Advertisement
Python makes it pretty easy to calculate cosine similarity, and once you know how it works, you’ll find yourself using it all the time. Whether you're working with text data, user behavior, or item recommendations, cosine similarity offers a simple way to measure how alike two sets of data are. Let’s take a closer look at how it’s done.
Cosine similarity compares the angle between two non-zero vectors in a high-dimensional space. Rather than paying attention to the magnitude (size) of the vectors, it contrasts their direction. This comes in particularly handy when you wish to verify how similar two documents or data points are without being sidetracked by size discrepancies.
Imagine it this way: Two essays could be of different lengths, but if they're discussing the same thing with the same words, then cosine similarity will catch that. If they are exactly the same, the score is 1. If they are totally different, the score is 0. Anything else in between indicates how close or far they are.
Now that you have gotten the basic idea let's jump into the different ways you can calculate cosine similarity using Python. Whether you like keeping things simple with built-in libraries or you prefer writing a bit more code manually, there's something for everyone.
One of the quickest ways to calculate cosine similarity is by using the scikit-learn library. Here’s how you can do it:
python
CopyEdit
from sklearn.metrics.pairwise import cosine_similarity
import numpy as np
# Example vectors
vector1 = np.array([1, 2, 3])
vector2 = np.array([4, 5, 6])
# Reshape for sklearn (it expects 2D arrays)

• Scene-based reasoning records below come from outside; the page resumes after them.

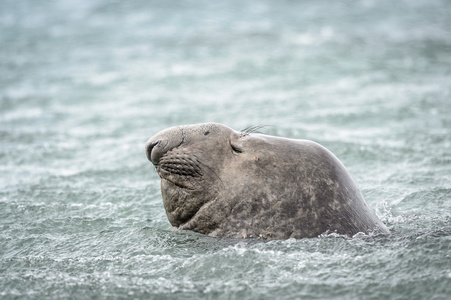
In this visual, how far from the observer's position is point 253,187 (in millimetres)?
5574

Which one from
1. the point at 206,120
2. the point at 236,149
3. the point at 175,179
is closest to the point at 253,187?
the point at 236,149

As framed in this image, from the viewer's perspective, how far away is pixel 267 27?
2280cm

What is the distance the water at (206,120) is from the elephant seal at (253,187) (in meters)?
0.18

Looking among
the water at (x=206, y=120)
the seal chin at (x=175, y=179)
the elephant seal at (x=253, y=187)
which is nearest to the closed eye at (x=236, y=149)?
the elephant seal at (x=253, y=187)

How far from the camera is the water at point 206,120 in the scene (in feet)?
17.3

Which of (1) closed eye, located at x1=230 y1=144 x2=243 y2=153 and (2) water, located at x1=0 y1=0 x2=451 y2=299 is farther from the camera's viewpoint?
(1) closed eye, located at x1=230 y1=144 x2=243 y2=153

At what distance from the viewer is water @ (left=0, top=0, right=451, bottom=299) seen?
526 centimetres

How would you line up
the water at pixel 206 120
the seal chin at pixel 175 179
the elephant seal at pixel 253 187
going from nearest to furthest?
the water at pixel 206 120
the elephant seal at pixel 253 187
the seal chin at pixel 175 179

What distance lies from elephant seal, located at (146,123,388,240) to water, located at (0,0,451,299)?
177 millimetres

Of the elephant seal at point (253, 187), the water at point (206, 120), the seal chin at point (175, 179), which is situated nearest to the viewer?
the water at point (206, 120)

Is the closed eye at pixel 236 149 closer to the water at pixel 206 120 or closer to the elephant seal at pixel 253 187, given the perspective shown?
the elephant seal at pixel 253 187

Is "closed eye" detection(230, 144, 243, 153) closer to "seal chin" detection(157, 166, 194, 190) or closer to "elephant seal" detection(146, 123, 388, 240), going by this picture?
"elephant seal" detection(146, 123, 388, 240)

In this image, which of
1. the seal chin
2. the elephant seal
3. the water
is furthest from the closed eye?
the water

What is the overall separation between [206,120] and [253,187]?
6.94 m
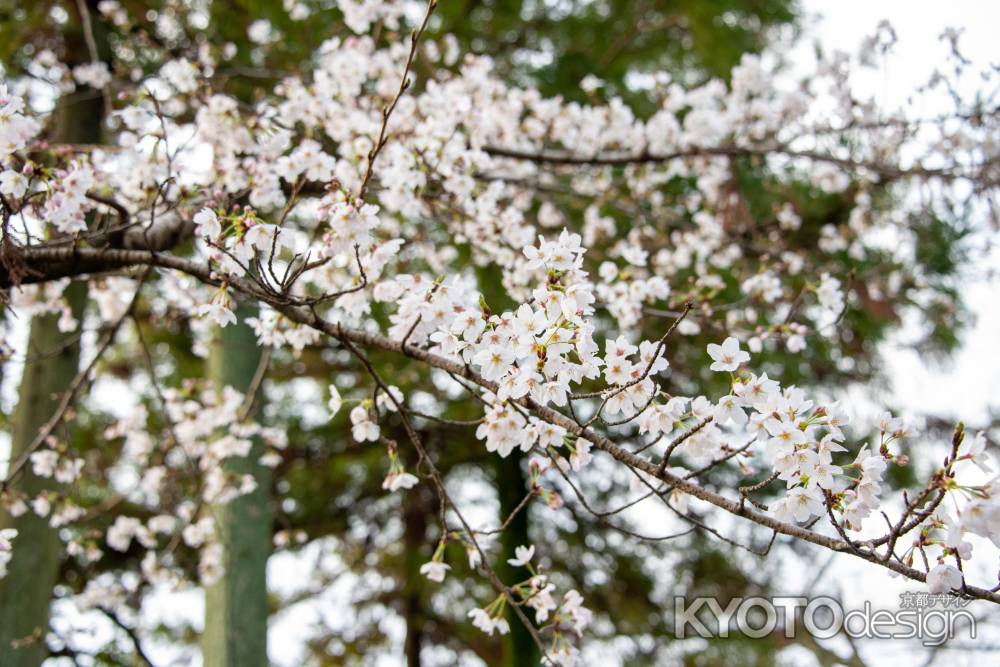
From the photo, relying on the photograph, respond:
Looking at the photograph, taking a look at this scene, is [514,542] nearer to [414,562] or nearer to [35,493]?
[414,562]

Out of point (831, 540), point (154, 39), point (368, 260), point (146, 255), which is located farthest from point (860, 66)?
point (154, 39)

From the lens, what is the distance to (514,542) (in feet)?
16.9

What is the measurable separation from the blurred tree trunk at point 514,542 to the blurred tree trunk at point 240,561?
149 centimetres

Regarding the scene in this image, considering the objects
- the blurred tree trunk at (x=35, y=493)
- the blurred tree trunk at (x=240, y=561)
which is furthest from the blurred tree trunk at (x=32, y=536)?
the blurred tree trunk at (x=240, y=561)

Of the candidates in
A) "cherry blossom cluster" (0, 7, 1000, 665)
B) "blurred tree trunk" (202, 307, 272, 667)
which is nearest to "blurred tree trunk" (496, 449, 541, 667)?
"cherry blossom cluster" (0, 7, 1000, 665)

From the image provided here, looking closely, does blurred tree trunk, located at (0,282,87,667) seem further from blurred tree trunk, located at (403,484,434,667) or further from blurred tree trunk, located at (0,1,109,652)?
blurred tree trunk, located at (403,484,434,667)

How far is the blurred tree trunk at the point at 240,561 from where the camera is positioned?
3646mm

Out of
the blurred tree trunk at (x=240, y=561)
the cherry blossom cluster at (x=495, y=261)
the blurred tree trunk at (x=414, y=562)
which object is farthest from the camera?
the blurred tree trunk at (x=414, y=562)

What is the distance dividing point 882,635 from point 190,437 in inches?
126

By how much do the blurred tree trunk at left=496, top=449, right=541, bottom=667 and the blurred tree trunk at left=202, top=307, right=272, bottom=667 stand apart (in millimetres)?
1491

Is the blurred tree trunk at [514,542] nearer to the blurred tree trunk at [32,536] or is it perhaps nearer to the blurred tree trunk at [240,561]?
the blurred tree trunk at [240,561]

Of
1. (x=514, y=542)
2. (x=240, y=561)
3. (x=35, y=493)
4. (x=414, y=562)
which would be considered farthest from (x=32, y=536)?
(x=514, y=542)

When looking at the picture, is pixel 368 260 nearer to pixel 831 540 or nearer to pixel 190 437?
pixel 831 540

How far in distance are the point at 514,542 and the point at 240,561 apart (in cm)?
201
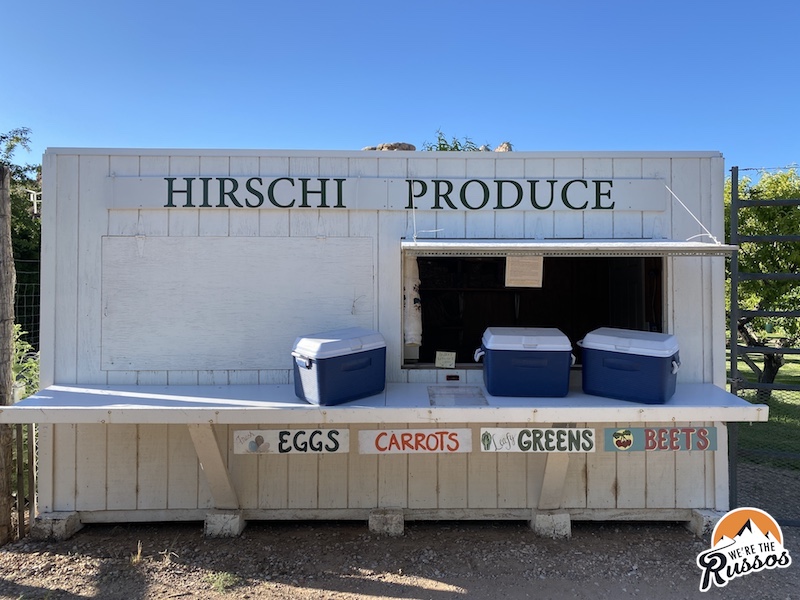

vector1 = vector1.reshape(1, -1)
vector2 = vector2.reshape(1, -1)
# Calculate cosine similarity
similarity = cosine_similarity(vector1, vector2)
print(similarity[0][0])
Pretty clean, right? scikit-learn handles all the heavy lifting behind the scenes, and you just get your answer.
If you are already working with scipy, you can calculate cosine similarity a little differently. Here’s a quick look:
python
CopyEdit
from scipy import spatial
# Example vectors
vector1 = [1, 2, 3]
vector2 = [4, 5, 6]
# Calculate cosine similarity
similarity = 1 - spatial.distance.cosine(vector1, vector2)
print(similarity)
Notice that spatial.distance.cosine actually gives you the cosine distance. That's why we subtract it from 1 to get cosine similarity.
If you like to see the math happening, you can calculate cosine similarity manually. It’s not that bad! Here’s a simple version:
python
CopyEdit
import numpy as np
# Example vectors
vector1 = np.array([1, 2, 3])
vector2 = np.array([4, 5, 6])
# Calculate the dot product
dot_product = np.dot(vector1, vector2)
# Calculate magnitudes
magnitude1 = np.linalg.norm(vector1)
magnitude2 = np.linalg.norm(vector2)
# Calculate cosine similarity
similarity = dot_product / (magnitude1 * magnitude2)
print(similarity)
Manual calculation can be really handy if you want to understand exactly what’s going on instead of relying on libraries.
Sometimes, it’s not just two vectors—you may have a whole bunch and need to find pairwise cosine similarities. Here’s how you can handle that:
python
CopyEdit
from sklearn.metrics.pairwise import cosine_similarity
import numpy as np
# List of vectors
vectors = np.array([
[1, 0, 0],
[0, 1, 0],
[1, 1, 0]
])
# Calculate pairwise cosine similarity
similarity_matrix = cosine_similarity(vectors)
print(similarity_matrix)
The result will be a matrix showing how similar each vector is to the others. Super useful for clustering, recommendation systems, and even finding duplicates.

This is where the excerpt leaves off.